▶ _REQUIREMENTS_
A. Duplicate everything in the purchasing points thread from "While the mf" down to "for bonus time.".
B. In the purchasing points thread, what is the single fee geist1223 says you pay if the new second account is combined at the time of purchase?

▶ _TEXT EXTRACT_

◆ ◆ ◆ ◆ ◆

# purchasing points



## toontoy (Sep 9, 2020)

Hi

I currently have a 6,000 point contract and the anniversary date is sept. I am looking to add another 6,000 points. With the resale prices right now it seems like a time to buy. I noticed that if they are combined the maint fee is much lower. Do I have to buy a sept year or will it be modified. I purchased the original points resale a couple years ago. I am learning the ropes of worldmark.


----------



## Firepath (Sep 9, 2020)

You don't have to buy the same anniversary month. When they combine the accounts, I think they use the earlier of the two.


----------



## easyrider (Sep 10, 2020)

toontoy said:


> Hi
> 
> I currently have a 6,000 point contract and the anniversary date is sept. I am looking to add another 6,000 points. With the resale prices right now it seems like a time to buy. I noticed that if they are combined the maint fee is much lower. Do I have to buy a sept year or will it be modified. I purchased the original points resale a couple years ago. I am learning the ropes of worldmark.



While the mf is lower you will only have one housekeeping token. I think it is better to have multiple accounts of 10,000 points. If I was looking for another account and I had a 6000 point account I would buy a 10,000 point account and use the 6000 point account to prop up the 10,000 point account and for bonus time.

Bill


----------



## geist1223 (Sep 10, 2020)

First off if you combine you decide which is the surviving account. Also wait until both Accounts have had their anniversary date and new Points for the Calendar year. Also before you start the combine transfer all the Points from the Account going away to the Account surviving. That way you will have access to those Points for the months the combine is going to take.

It is silly to combine 2 6K Accounts. You end up with 1 HKC vice 2. You do keep 2 GC. If you are going to combine it is better to end up with a 20K Account.

Consider when you buy the new 2nd Account of whatever size you can have it combined at the time of purchase so you only pay 1 $299 fee.


----------



## Eric B (Sep 10, 2020)

geist1223 said:


> ...
> 
> It is silly to combine 2 6K Accounts. You end up with 1 HKC vice 2. You do keep 2 GC. If you are going to combine it is better to end up with a 20K Account.
> 
> ...

◆ ◆ ◆ ◆ ◆

▶ _SUPPLIED MATERIAL_
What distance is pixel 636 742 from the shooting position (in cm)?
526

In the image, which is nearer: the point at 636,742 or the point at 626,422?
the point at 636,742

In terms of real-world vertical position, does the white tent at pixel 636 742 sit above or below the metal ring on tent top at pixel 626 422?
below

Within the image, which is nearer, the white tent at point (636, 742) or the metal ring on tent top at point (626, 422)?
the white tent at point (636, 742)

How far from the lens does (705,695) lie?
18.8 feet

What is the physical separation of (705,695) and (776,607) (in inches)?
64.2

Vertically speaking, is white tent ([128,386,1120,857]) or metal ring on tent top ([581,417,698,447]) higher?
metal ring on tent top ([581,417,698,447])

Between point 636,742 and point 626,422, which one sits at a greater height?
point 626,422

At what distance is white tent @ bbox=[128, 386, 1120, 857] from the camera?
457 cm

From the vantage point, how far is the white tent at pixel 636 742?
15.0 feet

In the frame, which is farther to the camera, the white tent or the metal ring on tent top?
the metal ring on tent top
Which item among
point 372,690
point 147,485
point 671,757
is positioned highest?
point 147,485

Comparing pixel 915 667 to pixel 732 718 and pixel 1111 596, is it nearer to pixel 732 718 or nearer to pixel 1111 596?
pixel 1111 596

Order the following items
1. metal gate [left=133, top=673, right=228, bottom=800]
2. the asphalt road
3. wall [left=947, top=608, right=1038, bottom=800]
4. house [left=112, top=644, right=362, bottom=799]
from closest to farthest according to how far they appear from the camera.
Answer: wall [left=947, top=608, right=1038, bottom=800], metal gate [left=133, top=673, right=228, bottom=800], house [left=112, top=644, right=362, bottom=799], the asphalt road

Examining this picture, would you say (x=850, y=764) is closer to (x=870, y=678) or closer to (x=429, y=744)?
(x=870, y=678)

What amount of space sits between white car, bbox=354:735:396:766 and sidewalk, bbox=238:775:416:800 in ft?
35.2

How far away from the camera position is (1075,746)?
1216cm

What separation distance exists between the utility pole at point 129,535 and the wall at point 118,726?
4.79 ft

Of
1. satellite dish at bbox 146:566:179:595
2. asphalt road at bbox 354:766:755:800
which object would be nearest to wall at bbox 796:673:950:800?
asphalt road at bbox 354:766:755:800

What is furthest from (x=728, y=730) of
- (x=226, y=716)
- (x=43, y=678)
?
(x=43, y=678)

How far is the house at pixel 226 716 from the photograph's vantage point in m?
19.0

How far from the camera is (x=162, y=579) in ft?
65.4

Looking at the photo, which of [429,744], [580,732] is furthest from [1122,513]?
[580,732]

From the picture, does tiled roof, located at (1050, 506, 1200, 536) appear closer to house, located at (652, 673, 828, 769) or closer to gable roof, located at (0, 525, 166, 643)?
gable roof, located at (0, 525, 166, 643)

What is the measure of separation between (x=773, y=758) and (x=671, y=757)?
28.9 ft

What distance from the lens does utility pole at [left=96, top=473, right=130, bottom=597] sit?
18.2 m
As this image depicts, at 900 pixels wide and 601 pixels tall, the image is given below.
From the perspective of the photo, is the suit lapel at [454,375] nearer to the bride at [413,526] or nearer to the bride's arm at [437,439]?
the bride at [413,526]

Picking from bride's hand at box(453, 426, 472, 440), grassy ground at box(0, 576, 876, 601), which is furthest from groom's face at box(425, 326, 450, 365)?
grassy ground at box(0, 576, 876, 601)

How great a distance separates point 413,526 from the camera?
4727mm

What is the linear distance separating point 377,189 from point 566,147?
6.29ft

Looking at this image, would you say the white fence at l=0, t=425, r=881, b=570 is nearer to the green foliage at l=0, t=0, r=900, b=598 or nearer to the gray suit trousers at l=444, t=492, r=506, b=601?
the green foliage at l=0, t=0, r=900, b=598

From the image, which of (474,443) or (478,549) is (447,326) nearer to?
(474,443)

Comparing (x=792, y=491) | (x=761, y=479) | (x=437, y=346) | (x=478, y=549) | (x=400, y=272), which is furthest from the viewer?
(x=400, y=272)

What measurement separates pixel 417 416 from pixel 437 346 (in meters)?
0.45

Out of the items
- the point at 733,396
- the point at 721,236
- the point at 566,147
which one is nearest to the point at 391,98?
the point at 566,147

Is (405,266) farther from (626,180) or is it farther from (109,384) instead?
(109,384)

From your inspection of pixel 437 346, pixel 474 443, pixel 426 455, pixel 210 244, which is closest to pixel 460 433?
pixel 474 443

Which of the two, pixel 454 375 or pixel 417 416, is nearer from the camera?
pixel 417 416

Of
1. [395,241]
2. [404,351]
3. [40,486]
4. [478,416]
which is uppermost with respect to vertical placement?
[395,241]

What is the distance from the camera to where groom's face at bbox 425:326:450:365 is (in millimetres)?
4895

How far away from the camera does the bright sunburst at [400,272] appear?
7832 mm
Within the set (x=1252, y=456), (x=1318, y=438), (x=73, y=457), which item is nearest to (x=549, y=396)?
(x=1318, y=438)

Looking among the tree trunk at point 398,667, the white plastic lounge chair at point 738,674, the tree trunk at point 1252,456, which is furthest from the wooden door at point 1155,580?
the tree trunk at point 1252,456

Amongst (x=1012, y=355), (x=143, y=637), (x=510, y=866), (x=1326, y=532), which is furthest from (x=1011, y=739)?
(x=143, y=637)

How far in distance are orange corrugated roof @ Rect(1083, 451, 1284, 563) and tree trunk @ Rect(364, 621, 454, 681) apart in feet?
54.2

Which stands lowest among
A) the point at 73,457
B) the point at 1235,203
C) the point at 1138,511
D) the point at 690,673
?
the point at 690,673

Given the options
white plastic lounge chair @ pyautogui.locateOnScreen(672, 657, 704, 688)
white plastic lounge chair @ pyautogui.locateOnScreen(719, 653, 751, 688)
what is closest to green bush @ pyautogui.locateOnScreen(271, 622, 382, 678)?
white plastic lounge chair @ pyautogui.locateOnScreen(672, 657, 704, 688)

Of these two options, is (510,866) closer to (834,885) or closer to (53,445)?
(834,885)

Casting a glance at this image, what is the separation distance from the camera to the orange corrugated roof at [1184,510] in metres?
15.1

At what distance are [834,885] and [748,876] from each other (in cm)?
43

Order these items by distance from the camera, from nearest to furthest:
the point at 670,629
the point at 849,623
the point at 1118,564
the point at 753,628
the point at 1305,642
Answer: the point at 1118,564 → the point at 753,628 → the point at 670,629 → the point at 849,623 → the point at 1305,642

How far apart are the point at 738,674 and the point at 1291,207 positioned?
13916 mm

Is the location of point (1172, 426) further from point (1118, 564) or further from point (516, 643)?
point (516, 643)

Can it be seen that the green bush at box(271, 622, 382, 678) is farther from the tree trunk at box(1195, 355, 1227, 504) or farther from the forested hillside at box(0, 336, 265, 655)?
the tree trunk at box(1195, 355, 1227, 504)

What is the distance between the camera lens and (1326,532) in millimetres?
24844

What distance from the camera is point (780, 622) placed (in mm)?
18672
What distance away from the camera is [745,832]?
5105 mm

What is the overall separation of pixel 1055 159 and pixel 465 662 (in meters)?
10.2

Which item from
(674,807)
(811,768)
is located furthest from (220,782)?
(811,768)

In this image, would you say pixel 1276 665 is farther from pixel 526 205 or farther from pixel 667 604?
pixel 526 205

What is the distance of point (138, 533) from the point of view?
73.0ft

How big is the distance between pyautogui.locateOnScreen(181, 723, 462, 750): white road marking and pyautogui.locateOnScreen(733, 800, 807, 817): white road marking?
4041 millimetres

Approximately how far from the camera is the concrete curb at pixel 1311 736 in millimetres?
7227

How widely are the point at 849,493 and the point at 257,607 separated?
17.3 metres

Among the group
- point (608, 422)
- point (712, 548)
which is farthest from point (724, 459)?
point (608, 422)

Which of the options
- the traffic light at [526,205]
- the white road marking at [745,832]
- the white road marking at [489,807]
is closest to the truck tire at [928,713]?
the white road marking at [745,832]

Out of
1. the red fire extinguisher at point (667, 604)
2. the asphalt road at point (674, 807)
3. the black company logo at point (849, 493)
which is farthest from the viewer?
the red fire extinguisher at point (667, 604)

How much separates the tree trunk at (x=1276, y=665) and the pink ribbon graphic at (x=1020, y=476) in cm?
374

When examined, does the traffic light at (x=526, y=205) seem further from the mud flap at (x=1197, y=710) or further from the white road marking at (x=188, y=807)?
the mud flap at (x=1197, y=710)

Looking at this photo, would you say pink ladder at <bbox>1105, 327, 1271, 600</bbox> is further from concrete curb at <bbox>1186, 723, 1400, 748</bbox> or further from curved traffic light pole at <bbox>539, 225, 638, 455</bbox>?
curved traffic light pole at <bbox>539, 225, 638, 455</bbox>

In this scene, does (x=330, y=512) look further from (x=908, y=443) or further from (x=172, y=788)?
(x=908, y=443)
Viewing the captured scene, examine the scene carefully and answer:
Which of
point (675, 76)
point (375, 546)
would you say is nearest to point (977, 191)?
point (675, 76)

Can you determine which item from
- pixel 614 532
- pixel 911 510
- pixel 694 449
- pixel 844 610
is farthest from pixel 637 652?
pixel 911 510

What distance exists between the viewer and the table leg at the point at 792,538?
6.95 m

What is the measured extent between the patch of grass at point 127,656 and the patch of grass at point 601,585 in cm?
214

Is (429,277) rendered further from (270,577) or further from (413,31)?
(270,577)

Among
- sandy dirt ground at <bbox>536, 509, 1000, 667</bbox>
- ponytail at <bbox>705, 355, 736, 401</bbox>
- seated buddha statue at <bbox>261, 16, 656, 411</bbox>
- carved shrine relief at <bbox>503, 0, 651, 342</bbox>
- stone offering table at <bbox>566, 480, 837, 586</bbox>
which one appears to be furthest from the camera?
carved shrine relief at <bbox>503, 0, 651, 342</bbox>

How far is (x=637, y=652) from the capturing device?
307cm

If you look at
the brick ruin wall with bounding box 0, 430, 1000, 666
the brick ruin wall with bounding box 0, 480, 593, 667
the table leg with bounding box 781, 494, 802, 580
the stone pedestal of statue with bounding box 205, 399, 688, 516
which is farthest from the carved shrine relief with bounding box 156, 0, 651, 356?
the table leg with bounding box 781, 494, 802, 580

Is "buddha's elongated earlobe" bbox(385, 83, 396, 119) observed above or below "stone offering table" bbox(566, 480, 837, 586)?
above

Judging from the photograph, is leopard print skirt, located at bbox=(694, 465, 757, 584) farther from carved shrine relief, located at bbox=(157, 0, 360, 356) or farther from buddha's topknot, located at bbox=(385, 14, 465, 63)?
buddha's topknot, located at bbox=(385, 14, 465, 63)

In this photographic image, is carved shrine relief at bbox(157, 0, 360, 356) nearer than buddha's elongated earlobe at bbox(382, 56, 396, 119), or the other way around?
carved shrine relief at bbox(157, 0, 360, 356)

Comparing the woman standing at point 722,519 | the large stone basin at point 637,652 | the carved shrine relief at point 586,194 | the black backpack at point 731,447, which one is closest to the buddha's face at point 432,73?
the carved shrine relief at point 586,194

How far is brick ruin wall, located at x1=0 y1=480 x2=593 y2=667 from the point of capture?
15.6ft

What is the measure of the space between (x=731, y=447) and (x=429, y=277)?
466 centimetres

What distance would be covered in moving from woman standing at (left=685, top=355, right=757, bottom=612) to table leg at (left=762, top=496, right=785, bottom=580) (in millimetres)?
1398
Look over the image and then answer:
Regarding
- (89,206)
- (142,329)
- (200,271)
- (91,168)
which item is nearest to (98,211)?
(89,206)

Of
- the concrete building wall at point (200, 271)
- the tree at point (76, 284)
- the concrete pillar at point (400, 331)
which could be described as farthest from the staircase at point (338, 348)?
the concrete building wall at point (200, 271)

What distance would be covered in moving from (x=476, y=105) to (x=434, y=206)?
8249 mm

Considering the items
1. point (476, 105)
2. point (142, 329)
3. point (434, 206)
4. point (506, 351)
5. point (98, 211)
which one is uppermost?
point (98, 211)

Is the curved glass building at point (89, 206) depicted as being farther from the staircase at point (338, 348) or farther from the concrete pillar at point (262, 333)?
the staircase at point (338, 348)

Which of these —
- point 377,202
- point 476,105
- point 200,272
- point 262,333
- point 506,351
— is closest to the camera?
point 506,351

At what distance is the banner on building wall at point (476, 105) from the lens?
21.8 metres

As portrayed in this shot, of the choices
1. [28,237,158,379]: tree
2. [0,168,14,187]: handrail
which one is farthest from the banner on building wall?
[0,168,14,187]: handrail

◆ ◆ ◆ ◆ ◆

▶ _WORKED SOLUTIONS_
A.
While the mf is lower you will only have one housekeeping token. I think it is better to have multiple accounts of 10,000 points. If I was looking for another account and I had a 6000 point account I would buy a 10,000 point account and use the 6000 point account to prop up the 10,000 point account and for bonus time.

B. $299